STATED PROBLEM 1 »
Write out the part of the forum thread about fountain pens starting with "## Maverick (Nov 10, 2019)" and going on through "(Nov 11, 2019)".

QUOTED TEXT »
— begin —

# Couple of Fountain Pens



## Tom Smart (Nov 7, 2019)

Time to get ready for the holiday craft show. Last year I didn’t take any fountain pens because they don’t sell well if at all. Of course, several people asked for them. Nice chunk of Yellow Cedar Burl and a piece of African Sumac @barry richardson provided as a box filler. Pretty sure he just picked it up at the dump. It’s where he does all his shopping.

Reactions: Like 2 | EyeCandy! 14 | Way Cool 1


----------



## clarkhus (Nov 7, 2019)

Very nice!

Reactions: Thank You! 1


----------



## barry richardson (Nov 7, 2019)

Couple of dandies! Always seems people ask for what you don't have. I get asked for cribbage boards and checker boards, which I have never made, and sure as I made some, they would sit around unsold forever...

Reactions: Thank You! 1


----------



## Tom Smart (Nov 7, 2019)

barry richardson said:


> Always seems people ask for what you don't have.


Yep


----------



## T. Ben (Nov 8, 2019)

Gorgeous pens!

Reactions: Thank You! 1


----------



## Spinartist (Nov 8, 2019)

Beautiful pens!!

Reactions: Thank You! 1


----------



## rdabpenman (Nov 8, 2019)

They look great.
I always take a selection of fountains with me.

Les

Reactions: Like 1 | EyeCandy! 4 | Way Cool 2


----------



## Nature Man (Nov 8, 2019)

Gorgeous pair! Always better to be prepared! Chuck

Reactions: Thank You! 1


----------



## Graybeard (Nov 9, 2019)

The joys of retail.


----------



## DKMD (Nov 10, 2019)

Sweet! They look great!

Reactions: Thank You! 1


----------



## Maverick (Nov 10, 2019)

Very nice Tom. Don’t display them....then maybe someone will ask for them.

Reactions: Like 1


----------



## ripjack13 (Nov 11, 2019)

Nice, real nice. I love ycb. It always looks good.

Reactions: Thank You! 1


----------



## Diver Temple (Nov 12, 2019)

Great pens! I need to work more pens with natural coloring, those burls are sweet. I do love the way the dyed and stabilized pop, but getting back to seeing the wood more natural makes the pen a little warmer to me.


----------



## Tom Smart (Nov 12, 2019)

Diver Temple said:


> Great pens! I need to work more pens with natural coloring, those burls are sweet. I do love the way the dyed and stabilized pop, but getting back to seeing the wood more natural makes the pen a little warmer to me.



Agree. I wandered over to acrylics and color stabilized blanks but have come back to natural wood. And I've ditched the CA finish for something more natural.

Reactions: Like 1


----------



## Maverick (Nov 12, 2019)

Tom Smart said:


> And I've ditched the CA finish for something more natural.

— end —

RECORDS FOR THIS TASK »
— begin —

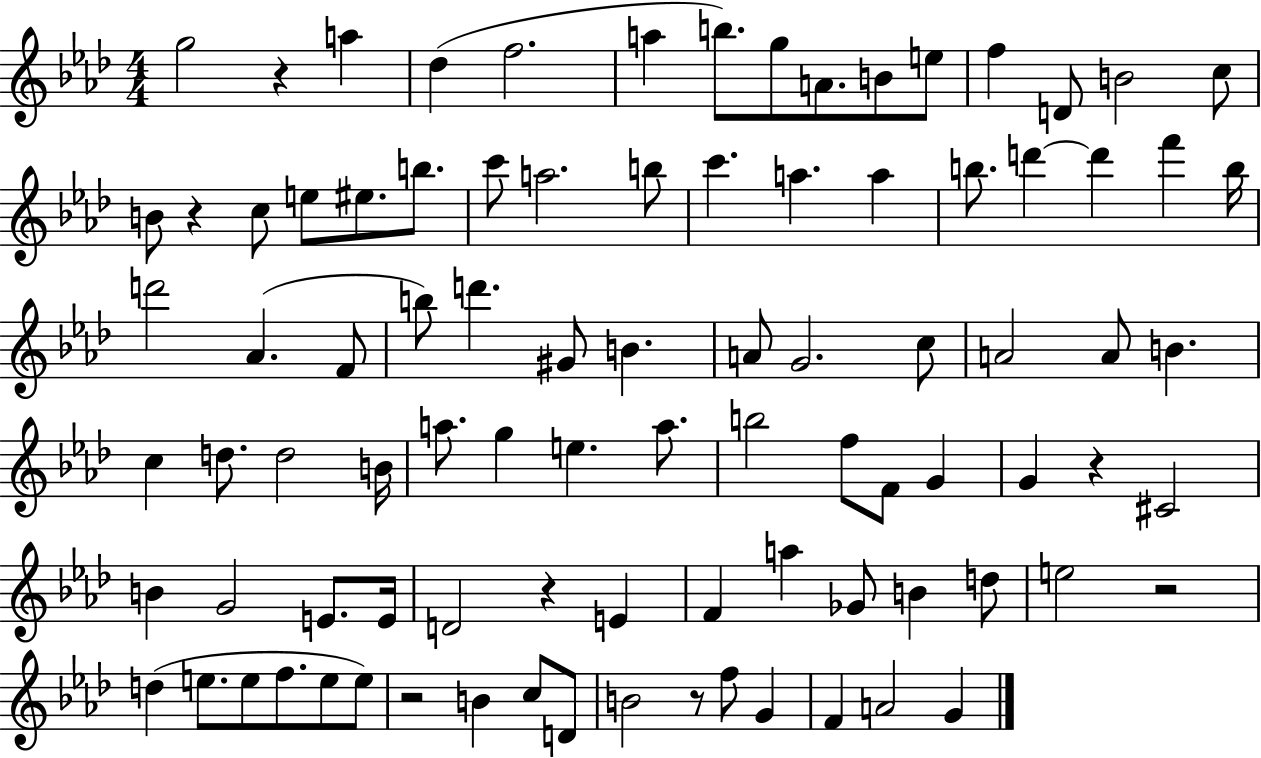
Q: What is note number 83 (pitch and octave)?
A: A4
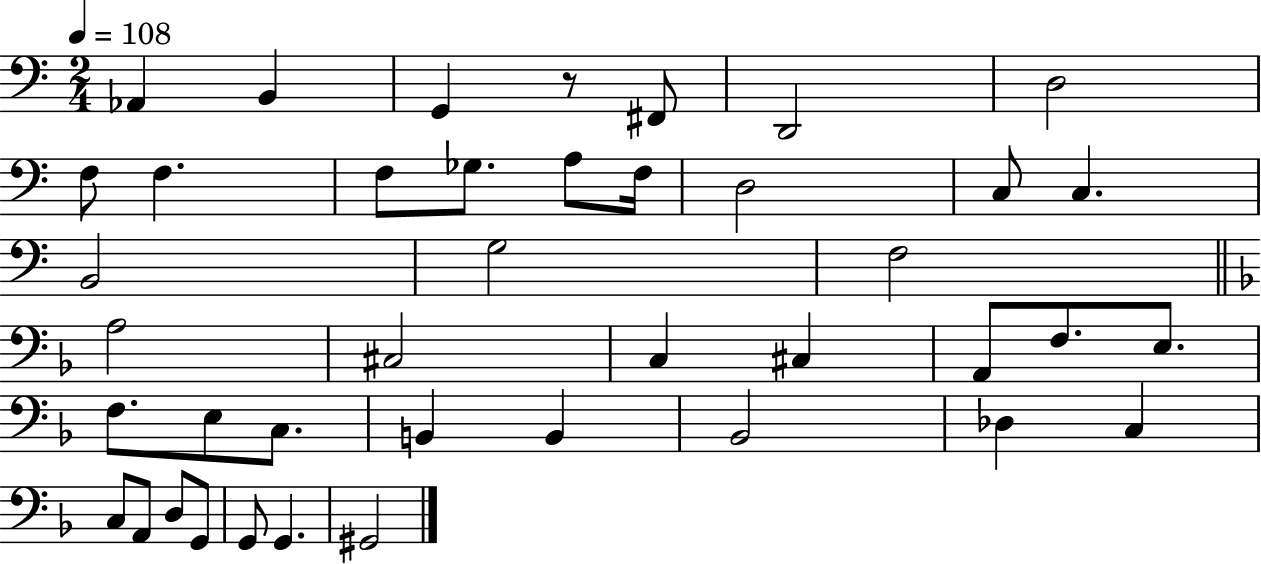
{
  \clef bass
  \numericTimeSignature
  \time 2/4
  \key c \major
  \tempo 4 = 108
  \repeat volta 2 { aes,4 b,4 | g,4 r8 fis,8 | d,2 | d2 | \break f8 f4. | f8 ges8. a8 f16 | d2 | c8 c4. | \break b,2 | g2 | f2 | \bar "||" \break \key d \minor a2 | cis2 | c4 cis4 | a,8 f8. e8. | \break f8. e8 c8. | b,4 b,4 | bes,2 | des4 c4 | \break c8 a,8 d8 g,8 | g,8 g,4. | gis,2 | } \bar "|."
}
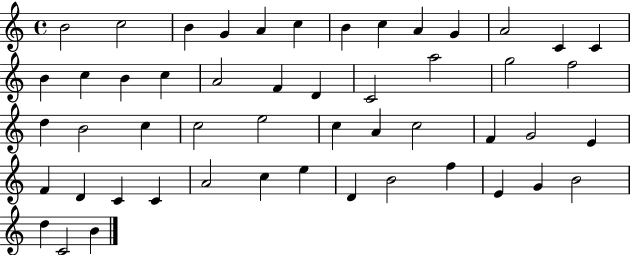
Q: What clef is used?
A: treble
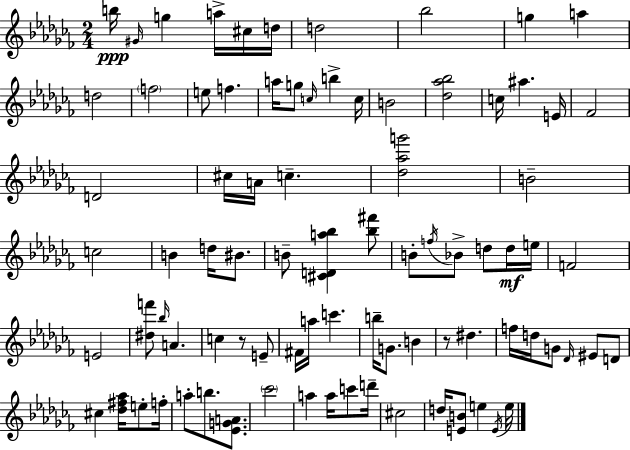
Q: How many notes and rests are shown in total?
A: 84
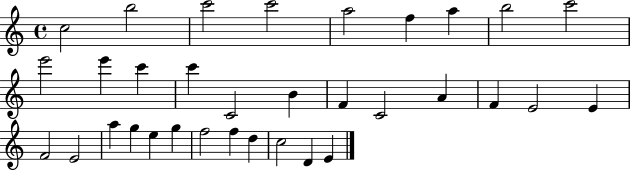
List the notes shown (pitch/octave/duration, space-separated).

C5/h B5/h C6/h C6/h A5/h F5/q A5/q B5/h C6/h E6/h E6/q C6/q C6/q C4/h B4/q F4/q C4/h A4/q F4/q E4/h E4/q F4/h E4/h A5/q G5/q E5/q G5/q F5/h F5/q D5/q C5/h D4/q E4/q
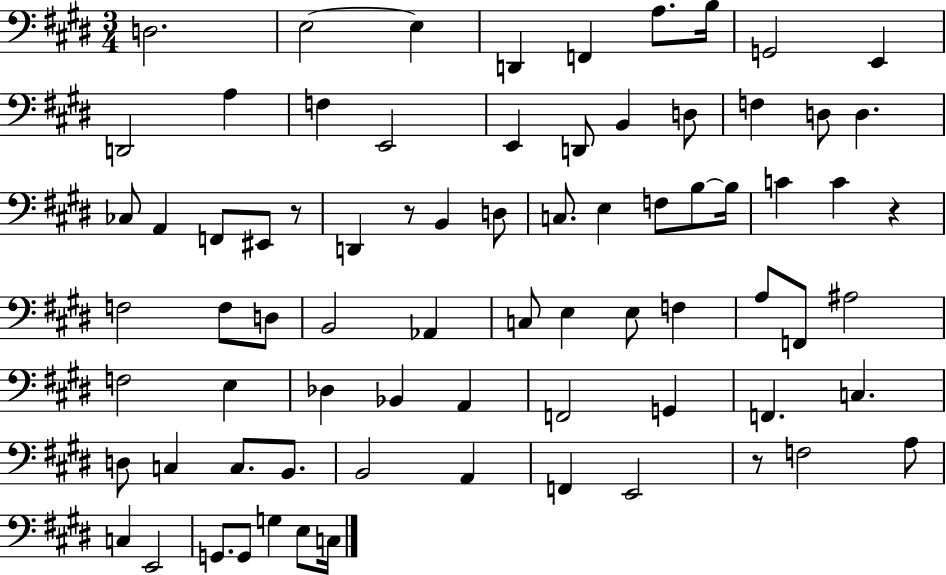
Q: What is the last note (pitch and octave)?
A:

— end —

STATED PROBLEM 2 »
Rewrite the records starting with the line with "List the notes" and going on through the end of the records, putting "final" in place of "last" and changing nothing else. Leave the pictures out of your answer.

EXPECTED OUTPUT 1 »
## Maverick (Nov 10, 2019)

Very nice Tom. Don’t display them....then maybe someone will ask for them.

Reactions: Like 1


----------



## ripjack13 (Nov 11, 2019)

EXPECTED OUTPUT 2 »
List the notes shown (pitch/octave/duration, space-separated).

C5/h B5/h C6/h C6/h A5/h F5/q A5/q B5/h C6/h E6/h E6/q C6/q C6/q C4/h B4/q F4/q C4/h A4/q F4/q E4/h E4/q F4/h E4/h A5/q G5/q E5/q G5/q F5/h F5/q D5/q C5/h D4/q E4/q
Q: What is the final note (pitch and octave)?
A:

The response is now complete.